▶ What you are asked to do: From the line with "5 Good Indoor" to the final line of the records, reproduce every line exactly and only those lines.

▶ Records supplied:
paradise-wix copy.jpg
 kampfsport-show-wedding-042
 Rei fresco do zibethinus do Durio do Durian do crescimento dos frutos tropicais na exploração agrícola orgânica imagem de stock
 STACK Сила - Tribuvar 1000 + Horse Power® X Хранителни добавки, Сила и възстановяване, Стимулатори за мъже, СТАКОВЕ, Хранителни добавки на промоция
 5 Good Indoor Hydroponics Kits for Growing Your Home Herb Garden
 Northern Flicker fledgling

▶ Written solution:
 5 Good Indoor Hydroponics Kits for Growing Your Home Herb Garden
 Northern Flicker fledgling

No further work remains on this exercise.